-- THE EXERCISE --
Arrange the lines below as a numbered list, omitting any blank ones.

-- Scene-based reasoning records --
* * *

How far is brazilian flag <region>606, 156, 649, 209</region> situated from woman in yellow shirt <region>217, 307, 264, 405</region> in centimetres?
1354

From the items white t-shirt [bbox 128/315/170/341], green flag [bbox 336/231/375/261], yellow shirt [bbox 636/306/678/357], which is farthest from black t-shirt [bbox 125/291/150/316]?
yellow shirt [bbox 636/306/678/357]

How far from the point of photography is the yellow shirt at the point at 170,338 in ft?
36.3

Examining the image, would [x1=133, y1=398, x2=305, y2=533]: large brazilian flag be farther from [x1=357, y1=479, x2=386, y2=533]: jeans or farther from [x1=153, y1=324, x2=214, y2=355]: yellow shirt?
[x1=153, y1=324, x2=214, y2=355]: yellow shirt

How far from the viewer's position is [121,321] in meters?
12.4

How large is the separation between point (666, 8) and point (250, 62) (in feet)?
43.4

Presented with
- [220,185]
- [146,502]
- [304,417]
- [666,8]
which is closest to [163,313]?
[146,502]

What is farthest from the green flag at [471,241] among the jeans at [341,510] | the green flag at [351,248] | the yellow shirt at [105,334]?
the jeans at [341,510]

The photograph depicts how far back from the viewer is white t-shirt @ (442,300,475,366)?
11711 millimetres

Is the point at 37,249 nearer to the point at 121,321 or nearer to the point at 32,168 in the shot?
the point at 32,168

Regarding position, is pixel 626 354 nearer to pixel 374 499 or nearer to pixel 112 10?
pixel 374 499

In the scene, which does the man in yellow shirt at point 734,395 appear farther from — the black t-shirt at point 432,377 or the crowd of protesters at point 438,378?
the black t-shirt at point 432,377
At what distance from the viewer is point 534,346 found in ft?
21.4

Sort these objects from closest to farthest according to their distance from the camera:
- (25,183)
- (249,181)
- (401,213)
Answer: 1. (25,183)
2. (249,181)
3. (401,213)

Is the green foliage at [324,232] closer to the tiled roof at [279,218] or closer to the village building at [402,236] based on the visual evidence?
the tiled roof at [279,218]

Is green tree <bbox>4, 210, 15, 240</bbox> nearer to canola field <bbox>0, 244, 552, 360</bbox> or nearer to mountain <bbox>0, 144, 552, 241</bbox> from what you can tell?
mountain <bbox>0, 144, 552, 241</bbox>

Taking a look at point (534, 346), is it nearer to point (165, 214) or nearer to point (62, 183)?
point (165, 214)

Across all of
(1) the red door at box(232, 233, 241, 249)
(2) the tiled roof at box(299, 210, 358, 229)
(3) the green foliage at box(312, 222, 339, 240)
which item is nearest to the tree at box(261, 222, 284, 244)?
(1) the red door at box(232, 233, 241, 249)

* * *

-- THE RESPONSE --
1. How far is brazilian flag <region>606, 156, 649, 209</region> situated from woman in yellow shirt <region>217, 307, 264, 405</region> in centimetres?
2. 1354
3. From the items white t-shirt [bbox 128/315/170/341], green flag [bbox 336/231/375/261], yellow shirt [bbox 636/306/678/357], which is farthest from black t-shirt [bbox 125/291/150/316]?
4. yellow shirt [bbox 636/306/678/357]
5. How far from the point of photography is the yellow shirt at the point at 170,338 in ft?
6. 36.3
7. Examining the image, would [x1=133, y1=398, x2=305, y2=533]: large brazilian flag be farther from [x1=357, y1=479, x2=386, y2=533]: jeans or farther from [x1=153, y1=324, x2=214, y2=355]: yellow shirt?
8. [x1=153, y1=324, x2=214, y2=355]: yellow shirt
9. How far from the viewer's position is [121,321] in meters?
10. 12.4
11. How large is the separation between point (666, 8) and point (250, 62) (in feet)?
12. 43.4
13. Presented with
14. - [220,185]
15. - [146,502]
16. - [304,417]
17. - [666,8]
18. which is closest to [163,313]?
19. [146,502]
20. What is farthest from the green flag at [471,241] among the jeans at [341,510] | the green flag at [351,248] | the yellow shirt at [105,334]?
21. the jeans at [341,510]
22. The photograph depicts how far back from the viewer is white t-shirt @ (442,300,475,366)?
23. 11711 millimetres
24. Is the point at 37,249 nearer to the point at 121,321 or nearer to the point at 32,168 in the shot?
25. the point at 32,168
26. Regarding position, is pixel 626 354 nearer to pixel 374 499 or nearer to pixel 112 10?
27. pixel 374 499
28. In the scene, which does the man in yellow shirt at point 734,395 appear farther from — the black t-shirt at point 432,377 or the crowd of protesters at point 438,378?
29. the black t-shirt at point 432,377
30. At what distance from the viewer is point 534,346 found in ft?
31. 21.4
32. Sort these objects from closest to farthest according to their distance from the camera:
33. - (25,183)
34. - (249,181)
35. - (401,213)
36. Answer: 1. (25,183)
37. 2. (249,181)
38. 3. (401,213)
39. Is the green foliage at [324,232] closer to the tiled roof at [279,218] or closer to the village building at [402,236] based on the visual evidence?
40. the tiled roof at [279,218]
41. Is green tree <bbox>4, 210, 15, 240</bbox> nearer to canola field <bbox>0, 244, 552, 360</bbox> or nearer to mountain <bbox>0, 144, 552, 241</bbox> from what you can tell?
42. mountain <bbox>0, 144, 552, 241</bbox>
43. Taking a look at point (534, 346), is it nearer to point (165, 214) or nearer to point (62, 183)?
44. point (165, 214)
45. Across all of
46. (1) the red door at box(232, 233, 241, 249)
47. (2) the tiled roof at box(299, 210, 358, 229)
48. (3) the green foliage at box(312, 222, 339, 240)
49. which item is nearest to the tree at box(261, 222, 284, 244)?
50. (1) the red door at box(232, 233, 241, 249)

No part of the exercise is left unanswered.